I also end up having to be the one to talk to data vendors to understand their data feeds and essentially translate that for the data scientists. Having to sit in the middle is annoying for me and suboptimal for the business.




The data science field has been flooded with PhDs with nowhere else to go that have no background in engineering, and sadly often have a very poor understanding of both machine learning and statistics.

Companies were in a rush hire "data scientists" and boot camps like Insight were more than happy to pump out very impressive PhDs with just enough understanding to build a Keras model.

I've worked in industry awhile doing DS work and have been astounded at the number of PhDs that both don't know how to write Python that doesn't live in a notebook and throw away years of disciplined experimentation experiences to just throw keras models at data until the needle moves.

There do exist excellent data scientists out there, who are both very solid software engineers and really know their stuff mathematically, but I've found most of these people can't reliably find jobs because the people interviewing them know so little that good data scientists will be penalized for answer a stock question correctly.

The field has been so flooded with amateurs that have no idea what they're doing, that potential mentors have been driven out, and now it's just a mess. To get a job doing DS if you do know what you are doing you have to play a weird game where you guess the incorrect answer the interviewer has in mind.


Not to mention the dark pattern of giving data scientist candidates an unsolved industry problem as their interview take-home task, and then telling them to only spend 4 hours on it. Data science hiring often feels like a competition where the winner is the one who has the most free time and willingness to do other people's work without compensation.

It's kind of a fucked up field right now.


I work at a place with a very high count of PhDs. Some of them write code. All of them view writing code as something menial and unimportant and its shows in the resulting work, which from my experience is atrocious.

Of course I understand that YMV, but I will forever be skeptical of anyone writing code with a PhD after working here.


Are they CS/EE PhDs?


Think back to your own CS professors, were any of them particular good software engineers?

I've found that Physics PhDs tend to have the highest probability of being good coders since a certain subset of them get bit by the software bug when they need to write non-trivial amounts of code to solve research problems.


I got my physics PhD in the early 90s.
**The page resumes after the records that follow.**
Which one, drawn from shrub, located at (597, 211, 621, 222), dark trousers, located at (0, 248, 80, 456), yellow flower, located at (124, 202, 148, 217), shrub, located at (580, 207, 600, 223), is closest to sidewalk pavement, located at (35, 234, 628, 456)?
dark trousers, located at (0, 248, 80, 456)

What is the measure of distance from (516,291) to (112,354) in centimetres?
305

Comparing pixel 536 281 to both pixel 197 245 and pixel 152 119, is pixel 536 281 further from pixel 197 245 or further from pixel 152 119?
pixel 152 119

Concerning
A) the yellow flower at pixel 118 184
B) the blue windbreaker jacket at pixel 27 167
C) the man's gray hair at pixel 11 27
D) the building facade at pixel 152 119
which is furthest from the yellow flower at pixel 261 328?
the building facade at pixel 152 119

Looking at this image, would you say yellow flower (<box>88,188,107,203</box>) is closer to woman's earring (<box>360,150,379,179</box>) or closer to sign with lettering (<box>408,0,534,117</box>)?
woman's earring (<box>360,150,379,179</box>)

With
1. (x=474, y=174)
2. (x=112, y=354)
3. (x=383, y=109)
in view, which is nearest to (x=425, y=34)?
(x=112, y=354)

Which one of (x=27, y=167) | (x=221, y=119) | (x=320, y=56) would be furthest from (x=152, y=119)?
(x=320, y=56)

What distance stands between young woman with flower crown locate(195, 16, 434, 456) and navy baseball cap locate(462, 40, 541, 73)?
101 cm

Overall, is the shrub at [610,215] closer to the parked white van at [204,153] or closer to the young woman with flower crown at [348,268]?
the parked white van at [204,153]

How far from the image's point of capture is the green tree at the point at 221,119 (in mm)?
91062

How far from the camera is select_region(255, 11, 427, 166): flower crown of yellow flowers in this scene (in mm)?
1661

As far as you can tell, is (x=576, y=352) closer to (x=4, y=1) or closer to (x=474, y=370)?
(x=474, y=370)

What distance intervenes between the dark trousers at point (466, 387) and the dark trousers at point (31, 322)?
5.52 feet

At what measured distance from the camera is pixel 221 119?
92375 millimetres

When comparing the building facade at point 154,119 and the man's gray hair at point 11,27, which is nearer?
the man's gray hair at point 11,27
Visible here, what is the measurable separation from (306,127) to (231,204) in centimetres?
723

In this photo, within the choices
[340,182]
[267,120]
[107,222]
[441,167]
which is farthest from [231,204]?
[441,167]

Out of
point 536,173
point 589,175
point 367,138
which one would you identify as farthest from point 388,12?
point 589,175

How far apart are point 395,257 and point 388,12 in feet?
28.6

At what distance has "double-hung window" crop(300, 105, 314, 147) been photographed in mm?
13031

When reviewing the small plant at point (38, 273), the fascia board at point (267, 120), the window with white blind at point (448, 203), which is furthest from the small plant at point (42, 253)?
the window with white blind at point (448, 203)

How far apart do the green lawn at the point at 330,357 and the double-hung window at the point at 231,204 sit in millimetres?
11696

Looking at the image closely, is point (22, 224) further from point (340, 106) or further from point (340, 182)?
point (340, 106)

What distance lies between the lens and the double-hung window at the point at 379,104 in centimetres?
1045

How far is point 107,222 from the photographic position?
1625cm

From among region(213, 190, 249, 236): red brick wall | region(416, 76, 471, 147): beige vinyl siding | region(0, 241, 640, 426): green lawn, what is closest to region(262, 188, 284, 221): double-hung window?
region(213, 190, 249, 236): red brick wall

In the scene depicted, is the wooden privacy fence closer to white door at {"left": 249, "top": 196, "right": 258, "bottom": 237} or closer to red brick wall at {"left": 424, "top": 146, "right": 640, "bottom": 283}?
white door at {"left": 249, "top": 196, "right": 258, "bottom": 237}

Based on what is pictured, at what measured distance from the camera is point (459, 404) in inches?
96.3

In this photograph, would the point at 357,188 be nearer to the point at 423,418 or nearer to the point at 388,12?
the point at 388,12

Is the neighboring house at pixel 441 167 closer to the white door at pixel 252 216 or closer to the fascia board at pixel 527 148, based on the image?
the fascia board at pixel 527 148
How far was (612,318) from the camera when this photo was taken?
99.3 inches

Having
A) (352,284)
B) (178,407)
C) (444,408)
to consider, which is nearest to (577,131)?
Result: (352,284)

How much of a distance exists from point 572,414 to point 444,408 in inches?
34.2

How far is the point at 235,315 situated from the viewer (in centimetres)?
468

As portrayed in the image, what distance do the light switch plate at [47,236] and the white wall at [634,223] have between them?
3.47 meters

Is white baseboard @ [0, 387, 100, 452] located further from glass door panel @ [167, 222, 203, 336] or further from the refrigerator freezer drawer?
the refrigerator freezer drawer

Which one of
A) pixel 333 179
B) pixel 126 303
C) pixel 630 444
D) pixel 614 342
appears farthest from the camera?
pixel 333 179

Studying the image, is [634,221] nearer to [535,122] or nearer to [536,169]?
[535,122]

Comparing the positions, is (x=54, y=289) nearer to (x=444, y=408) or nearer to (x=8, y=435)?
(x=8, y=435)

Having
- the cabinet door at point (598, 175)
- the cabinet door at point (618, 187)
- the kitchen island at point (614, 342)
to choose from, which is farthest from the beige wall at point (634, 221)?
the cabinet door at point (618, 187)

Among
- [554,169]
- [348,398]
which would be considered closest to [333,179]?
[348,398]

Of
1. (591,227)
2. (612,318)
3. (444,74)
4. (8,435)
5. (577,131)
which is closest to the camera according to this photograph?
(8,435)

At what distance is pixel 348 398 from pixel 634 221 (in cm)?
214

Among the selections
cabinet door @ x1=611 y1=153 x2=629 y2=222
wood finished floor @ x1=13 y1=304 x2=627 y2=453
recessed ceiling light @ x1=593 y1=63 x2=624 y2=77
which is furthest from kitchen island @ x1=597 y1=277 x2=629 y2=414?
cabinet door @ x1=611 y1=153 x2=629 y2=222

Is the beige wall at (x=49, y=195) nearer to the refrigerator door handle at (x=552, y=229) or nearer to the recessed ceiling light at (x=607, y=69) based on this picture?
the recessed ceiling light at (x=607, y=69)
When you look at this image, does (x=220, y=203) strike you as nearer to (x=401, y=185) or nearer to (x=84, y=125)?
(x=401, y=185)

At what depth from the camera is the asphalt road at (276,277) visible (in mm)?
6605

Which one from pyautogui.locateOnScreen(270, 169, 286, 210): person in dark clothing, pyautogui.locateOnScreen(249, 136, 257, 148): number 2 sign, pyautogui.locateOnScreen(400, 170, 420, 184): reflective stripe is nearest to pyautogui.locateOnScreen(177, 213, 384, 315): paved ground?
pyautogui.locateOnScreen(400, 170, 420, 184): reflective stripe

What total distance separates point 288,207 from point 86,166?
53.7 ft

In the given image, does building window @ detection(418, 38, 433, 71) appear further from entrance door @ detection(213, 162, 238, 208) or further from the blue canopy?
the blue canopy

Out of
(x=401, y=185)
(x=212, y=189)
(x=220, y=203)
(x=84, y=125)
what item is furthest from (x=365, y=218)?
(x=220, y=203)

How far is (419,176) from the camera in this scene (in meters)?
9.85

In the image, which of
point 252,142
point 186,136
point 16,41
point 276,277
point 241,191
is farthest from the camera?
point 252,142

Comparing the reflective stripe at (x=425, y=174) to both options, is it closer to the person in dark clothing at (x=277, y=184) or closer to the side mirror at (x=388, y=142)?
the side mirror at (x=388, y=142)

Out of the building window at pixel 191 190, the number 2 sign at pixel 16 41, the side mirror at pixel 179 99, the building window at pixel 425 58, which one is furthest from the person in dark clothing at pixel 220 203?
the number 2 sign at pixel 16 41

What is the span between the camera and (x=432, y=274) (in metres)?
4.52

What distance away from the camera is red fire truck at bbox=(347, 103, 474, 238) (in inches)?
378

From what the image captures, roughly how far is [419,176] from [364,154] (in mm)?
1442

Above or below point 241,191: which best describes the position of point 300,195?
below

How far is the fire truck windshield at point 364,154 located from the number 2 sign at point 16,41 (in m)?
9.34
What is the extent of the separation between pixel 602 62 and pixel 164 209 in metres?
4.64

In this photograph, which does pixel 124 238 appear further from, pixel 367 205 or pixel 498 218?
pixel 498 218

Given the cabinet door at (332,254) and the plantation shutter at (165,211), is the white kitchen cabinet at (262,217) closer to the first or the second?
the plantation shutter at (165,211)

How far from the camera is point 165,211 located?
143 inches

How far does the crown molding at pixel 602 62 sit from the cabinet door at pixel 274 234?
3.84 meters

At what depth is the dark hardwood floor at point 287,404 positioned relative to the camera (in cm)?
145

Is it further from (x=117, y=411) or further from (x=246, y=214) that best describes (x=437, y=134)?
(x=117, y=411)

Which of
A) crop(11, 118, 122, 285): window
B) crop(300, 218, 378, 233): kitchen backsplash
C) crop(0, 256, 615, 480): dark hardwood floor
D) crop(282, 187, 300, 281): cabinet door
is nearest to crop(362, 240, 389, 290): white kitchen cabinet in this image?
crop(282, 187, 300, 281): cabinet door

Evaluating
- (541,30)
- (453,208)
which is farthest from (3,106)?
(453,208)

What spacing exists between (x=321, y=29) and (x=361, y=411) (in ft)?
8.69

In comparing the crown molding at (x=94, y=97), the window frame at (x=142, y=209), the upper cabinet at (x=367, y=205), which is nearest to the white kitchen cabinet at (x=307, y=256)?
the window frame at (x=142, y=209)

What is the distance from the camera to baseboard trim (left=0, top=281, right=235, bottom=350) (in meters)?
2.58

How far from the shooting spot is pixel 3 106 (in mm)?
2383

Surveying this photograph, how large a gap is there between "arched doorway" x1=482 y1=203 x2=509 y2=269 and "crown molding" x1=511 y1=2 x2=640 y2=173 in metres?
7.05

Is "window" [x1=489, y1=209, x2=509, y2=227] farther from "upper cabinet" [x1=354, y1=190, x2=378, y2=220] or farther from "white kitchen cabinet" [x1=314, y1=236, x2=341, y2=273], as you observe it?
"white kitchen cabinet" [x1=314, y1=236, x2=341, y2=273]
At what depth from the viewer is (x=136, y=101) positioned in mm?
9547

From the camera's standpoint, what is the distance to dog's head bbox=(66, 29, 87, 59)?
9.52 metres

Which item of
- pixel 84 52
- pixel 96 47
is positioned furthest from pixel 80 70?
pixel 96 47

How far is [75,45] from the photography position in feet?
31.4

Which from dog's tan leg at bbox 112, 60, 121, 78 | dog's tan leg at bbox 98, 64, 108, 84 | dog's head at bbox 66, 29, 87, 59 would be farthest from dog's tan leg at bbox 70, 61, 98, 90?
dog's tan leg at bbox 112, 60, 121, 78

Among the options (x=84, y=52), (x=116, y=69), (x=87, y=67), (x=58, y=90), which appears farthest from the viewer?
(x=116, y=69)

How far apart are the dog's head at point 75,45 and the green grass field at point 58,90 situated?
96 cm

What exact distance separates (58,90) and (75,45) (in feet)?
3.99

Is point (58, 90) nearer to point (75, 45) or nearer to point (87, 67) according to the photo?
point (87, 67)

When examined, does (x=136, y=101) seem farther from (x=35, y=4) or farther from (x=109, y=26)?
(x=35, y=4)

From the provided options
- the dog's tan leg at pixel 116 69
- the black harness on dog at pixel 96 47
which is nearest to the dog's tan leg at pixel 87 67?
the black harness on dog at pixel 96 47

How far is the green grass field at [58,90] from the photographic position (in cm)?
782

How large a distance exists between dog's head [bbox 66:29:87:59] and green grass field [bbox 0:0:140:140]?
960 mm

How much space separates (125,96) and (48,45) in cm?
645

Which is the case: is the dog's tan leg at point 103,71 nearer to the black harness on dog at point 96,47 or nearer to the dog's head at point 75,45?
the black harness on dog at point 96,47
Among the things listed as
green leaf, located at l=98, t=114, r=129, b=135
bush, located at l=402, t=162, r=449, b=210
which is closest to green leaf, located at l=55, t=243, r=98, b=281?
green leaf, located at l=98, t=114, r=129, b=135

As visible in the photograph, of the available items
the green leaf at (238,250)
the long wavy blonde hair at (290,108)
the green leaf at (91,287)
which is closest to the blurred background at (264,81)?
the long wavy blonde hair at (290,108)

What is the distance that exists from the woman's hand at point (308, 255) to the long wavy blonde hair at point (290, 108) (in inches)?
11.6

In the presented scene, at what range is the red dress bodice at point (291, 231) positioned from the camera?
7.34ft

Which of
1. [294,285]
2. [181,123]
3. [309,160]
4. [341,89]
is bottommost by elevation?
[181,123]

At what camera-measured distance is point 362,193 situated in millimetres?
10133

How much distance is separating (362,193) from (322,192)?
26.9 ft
Physics has had a tradition of interest in programming that goes back decades. We've always had "big data," meaning big relative to the tools available at any given moment. We ran out of problems that could be solved by pencil and paper in the 1930s.

Every physics student at my college had to take FORTRAN, plus programming was assumed in many of the other courses, and we also took an electronics course that included digital techniques. And maybe the main thing was simply that programming was interesting and fun.

We've also had a tradition of learning to do everything ourselves, for better or worse. I had no access to a professional programmer.


The ones who's work I've seen are EE


I do an introductory Python lab course at my university. It's targeted at engineers who still create graphs from Excel and then normally level up to MATLAB, if things get complicated (think insets, ...). I guess about 30% of the people previously did at least some of the YT/Udemy "courses" on datascience. It's really horrifying for me (not being an engineer myself, but imo having a relatively engineering-like mindset) to see these people horrified at simple tasks like writing a variadic function. "What do I need this for?". Well, it's using the programming environment. And then let them code up a simple version of Levenberg-Marquardt. The level of "why do I need to do this" is astonishing again...


why do I need to do this

IMO this is the number one problem of our modern culture around education. Popular culture makes it popular to treat education as pointless, and this even affects students who are pursuing difficult degrees. "Why do I need to study humanities? Why should I learn to code if I think I am born to be someone else's boss?"

On the other hand, many teachers in K12 and early university have no ability to connect the "what" with the "why." "The curriculum is the curriculum. The test is the test."

If we can solve these problems, our societies will be much better off.


If the educator cannot explain why the knowledge is useful, then he is unfit to teach it.


> The data science field has been flooded with PhDs with nowhere else to go that have no background in engineering, and sadly often have a very poor understanding of both machine learning and statistics.

I am a PhD student in a non-engineering field. I've been taking as many math and stats courses as I can, but what other courses should I be trying to take if I want to excel as a data scientist? Software engineering CS type courses?


My question is: "Why are you pursuing a PhD if you want to end up as a data scientist?"

I've known a surprisingly large number of people that are mid-phd thinking about data science as a career. Don't pursue 5+ years of learning to master the world of academic research if your goal is to help people sell t-shirts or whatever.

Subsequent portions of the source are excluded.